Preguntas de estudio
1. Enumere todas las personas que el texto sobre Magic Mike menciona con nombre propio.
2. Responda, según el texto sobre Magic Mike:
(a) ¿Hace cuántos años retrató Soderbergh la vida cotidiana de una prostituta de lujo?
(b) ¿En qué lugar se encuentra el local nocturno donde actúa el striper?
(c) ¿Qué edad tiene Louis C. K. en su monólogo?
3. Transcriba sin cambios todo lo que va en el texto sobre Magic Mike desde "Hace cuatro años" hasta "después de todo.".
:: Texto proporcionado ::
Hace cuatro años que Steven Soderbergh retrató la vida cotidiana de una prostituta de lujo en The girlfriend experience: película modesta, cortísima, sin apenas recorrido, que en este blog perdido en la galaxia sí recibió sonoros aplausos. Sasha Grey, ahora reconvertida en actriz seria, bordaba su papel de mujer vestida, y sin una polla clavada en la boca y otra en el ojete, Sasha salía en pantalla de lo más natural y convincente. Una gran actriz, después de todo. 

Ahora, en Magic Mike, en el reverso masculino del morbo, Soderbergh nos cuenta las andanzas de un striper que menea el rabo en un local nocturno de Florida. El actor en cuestión es Channing Tatum, ídolo de las mujeres y de los homosexuales que se pirran por los cuerpazos esculpidos. Para el heterosexual que esto escribe, Magic Mike es el recordatorio hiriente de que hace muchos años abandoné mi cuerpo para dedicarme al cultivo del alma. Contemplo esos músculos del señor Tatum que se contonean ante las mujeres, y no puedo evitar, de reojo, con algo de asco, echar una mirada a esa barriga donde reposo el plato de la cena, a esa pantorrilla extendida sobre el puff que ya es más lípida que proteica. A ese dibujo de mi cuerpo que es en general curvilíneo y flácido, como un muñeco de Michelín que no hubiese pegado una carrera en su puta vida. Ningún extraterrestre recién llegado a la Tierra apostaría cuatro euros galácticos a que Channing Tatum y yo pertenecemos a la misma especie animal.

Al terminar de ver Magic Mike -como si uno viajara a la dimensión oscura de lo masculino, donde habitan los tipos fofos y decadentes, encuentro en Canal + a Louis C. K. monologando sobre los achaques que le asaltan a sus cuarenta y cinco años:

"Y otra cosa sobre mi edad. Pongamos que estoy sentado en cualquier lado, algo que..., ja, ja. Me encanta estar sentado. Prefiero estar sentado sin hacer nada que estar de pie follando. Es muchísimo mejor que correrse. Muchísimo mejor. A mi edad, si estoy sentado, y alguien me pide que me levante y que vaya a otra habitación, primero me tiene que dar toda la información. Tiene que explicarme todo el rollo: "¿Cómo? ¿Por qué? No, pero ¿por qué?" "¡La grúa se te lleva el coche!" "Pues será mi destino". Porque levantarse es todo un tema. Antes debo decidir si de verdad quiero seguir vivo. Empecemos por ahí".
:::
:: Filas registradas ::
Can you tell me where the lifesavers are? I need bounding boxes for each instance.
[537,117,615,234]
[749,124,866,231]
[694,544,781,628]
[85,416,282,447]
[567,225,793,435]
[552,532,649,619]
:::
Respuestas dadas
1. Steven Soderbergh, Sasha Grey, Channing Tatum, Louis C. K.

2.
(a) Hace cuatro años.
(b) En Florida.
(c) Cuarenta y cinco años.

3.
Hace cuatro años que Steven Soderbergh retrató la vida cotidiana de una prostituta de lujo en The girlfriend experience: película modesta, cortísima, sin apenas recorrido, que en este blog perdido en la galaxia sí recibió sonoros aplausos. Sasha Grey, ahora reconvertida en actriz seria, bordaba su papel de mujer vestida, y sin una polla clavada en la boca y otra en el ojete, Sasha salía en pantalla de lo más natural y convincente. Una gran actriz, después de todo.